The results of the study provoked much critical reflection for Dr. Glanzer. He noted a disheartening lack of development in a typical student’s vision of the good life between their first and final years at Baylor. As a result, he dreams of instituting a First-Year Seminar at Baylor.
While a university often shines at training students to embrace excellence in their identity as a citizen or as a professional in their chosen field, we must “think about all the other positive identities in which we seek to excel. A university neglects many of those.” In Glanzer’s vision, Baylor needs to help students excel not only in the identities related to their profession, or their sexuality, or their ethnic background, but also in other identities “in which we try to be excellent for our whole lives.”
Collectively, Glanzer calls these “The Great Identities.” They include such roles as: member of Christ’s body, neighbor, friend, enemy, lover, and steward. Recognizing one’s identity as steward of one’s body, resources, culture and planet, for instance, is crucial to Glanzer: “the Freshman Seminar then would perhaps take a week in which students would be exposed to . . . [how to think] theologically or Christianly about what does it mean to steward. You know, money. Well, is it really yours?”

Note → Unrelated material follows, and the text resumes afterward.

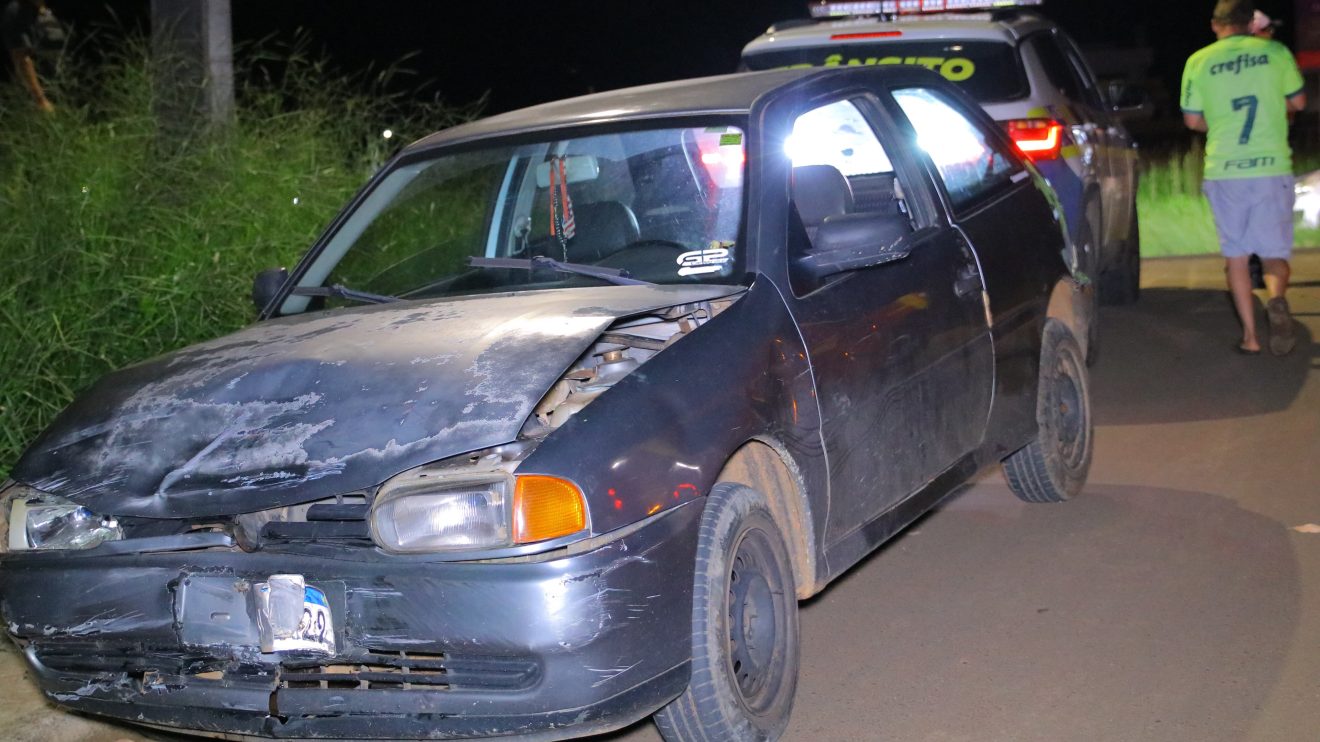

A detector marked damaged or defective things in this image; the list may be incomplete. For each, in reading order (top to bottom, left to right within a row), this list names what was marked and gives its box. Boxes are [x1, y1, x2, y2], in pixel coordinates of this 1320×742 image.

cracked headlight [1, 483, 124, 551]
damaged front bumper [0, 496, 702, 734]
dented hood [12, 286, 733, 517]
cracked headlight [366, 467, 583, 549]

The idea of a First-Year Seminar on the Great Identities appears particularly strategic to Glanzer. Such a seminar would equip redeemed learners with a biblical vision of the good life. But, Glanzer notes, this seminar is not a traditional Great Texts class; it is a Great Identities class. The topics are tied to “particular questions and subjects which are perennial. Lots of cultures and civilizations . . . have great writings about” such questions. Now that Baylor has reached R1 status, the potential to “create and redeem learners and learning” is enhanced. And when Baylor professors and administrators and regents dream about Baylor’s future, Glanzer is convinced that dream “must set before students a grand vision of the Christian narrative that encompasses all of life.”